The issue with this is how Minhaj treads dangerously into memoir territory, making heavy political statements that, when actually true, undermine his point. He claimed that he only used emotional truth in his comedy specials and not in “Patriot Act”. The question poses, ‘is he manipulating his audience?’. He doesn’t think so: “I think they are coming for the emotional roller-coaster ride.”
Yet these traumatic encounters he invented could be considered distasteful, since other people have actually experienced them. Though Minhaj may say his stories are grounded in truth, they didn’t actually happen to him. The key is that Minhaj’s work blurs distinctions between entertainment and opinion journalism.
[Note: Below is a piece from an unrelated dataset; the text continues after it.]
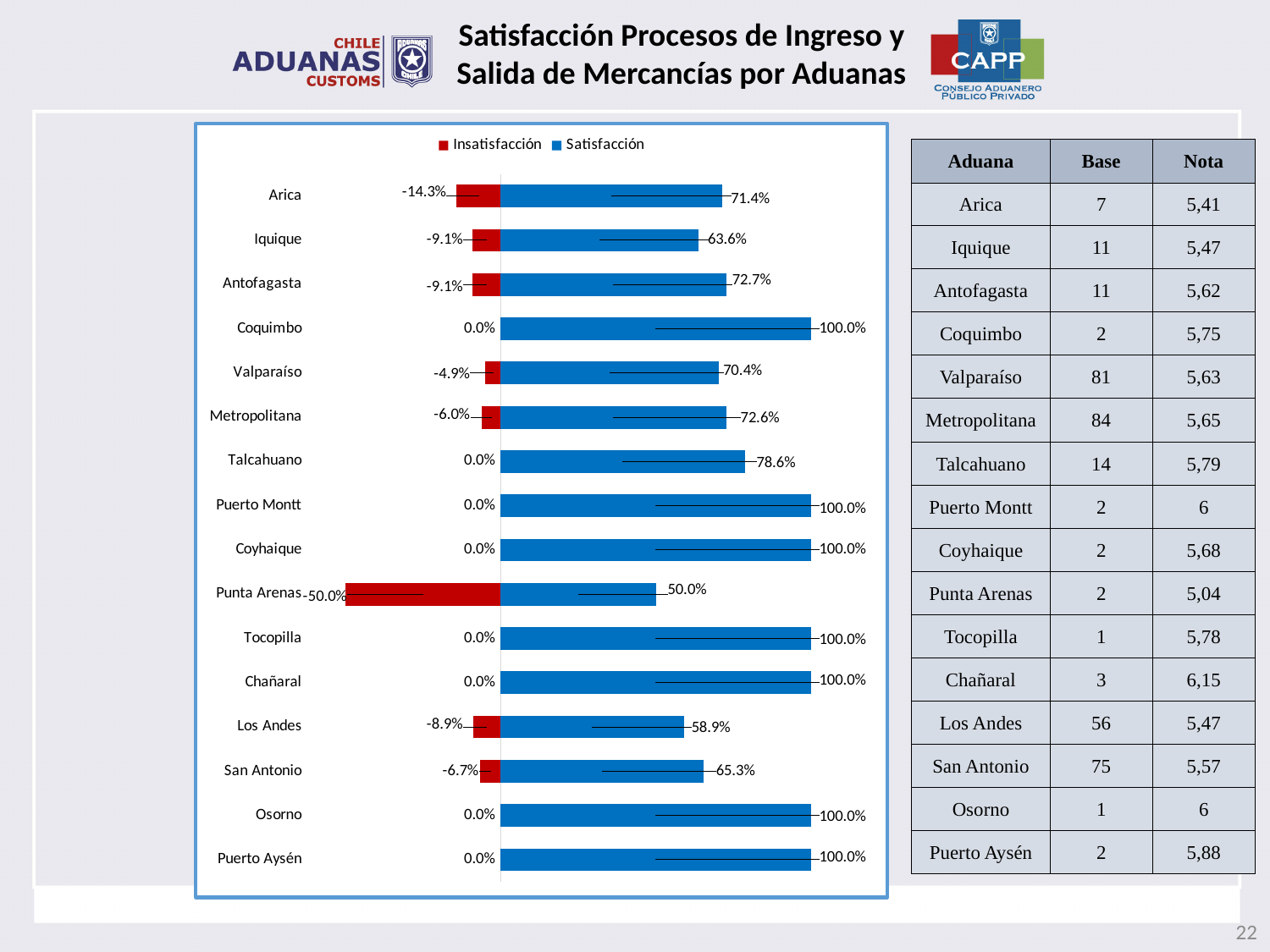
What kind of chart is shown on the slide? Bar chart Which aduana has the lowest Satisfacción value? Punta Arenas What is the Insatisfacción value for Punta Arenas? -50.0% Which has a higher Satisfacción value, Talcahuano or Los Andes? Talcahuano Which aduana has the largest Insatisfacción bar? Punta Arenas What is the Satisfacción value for Arica? 71.4% Which colour represents Insatisfacción in the chart? Red What is the Satisfacción value for Talcahuano? 78.6% What is the Insatisfacción value for Valparaíso? -4.9% How many aduanas are shown on the chart? 16 What is the difference in Satisfacción between Arica and Iquique? 7.8 percentage points How many series does the legend list? 2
Embellishment for laughs is common; for example, Jerry Seinfeld said that most of his standup and opinions are completely made up, but no one expects serious commentary from comedians of his ilk.
Minhaj is making serious points about social justice issues, not just trying to get laughs, which separates him from a lot of the comedians he is trying to take refuge with. He has built credibility as someone who delivers news, as done through “Patriot Act” according to some of his staff had some dubious fact-checking rituals. Minhaj claimed that his act on the Netflix specials is character-based and that it differs from when he is delivering news, but he doesn’t distinguish well between the two personas. His tone is solemn and hushed as if to say “You have to believe me, these experiences happened to me and therefore, these points are valid.”
When Minhaj talks about weighty topics such as racial injustice or hate crimes, it feels like deception for him to cherry-pick the truth. One concern is the undermining of movements for justice. His invention makes it harder for people to believe and take seriously those who have genuinely experienced certain hardships.
One of his arguments is that when making a larger point, emotional truth is more important than the actual truth. Is he being held to an unfair standard? No one is criticizing white comedians for this, but his content is different and has to be taken more seriously, which is the core of the problem. While Minhaj may think his serial embellishments are the only way to air stories and build a platform, a flawed system doesn’t redeem a person who exploits it.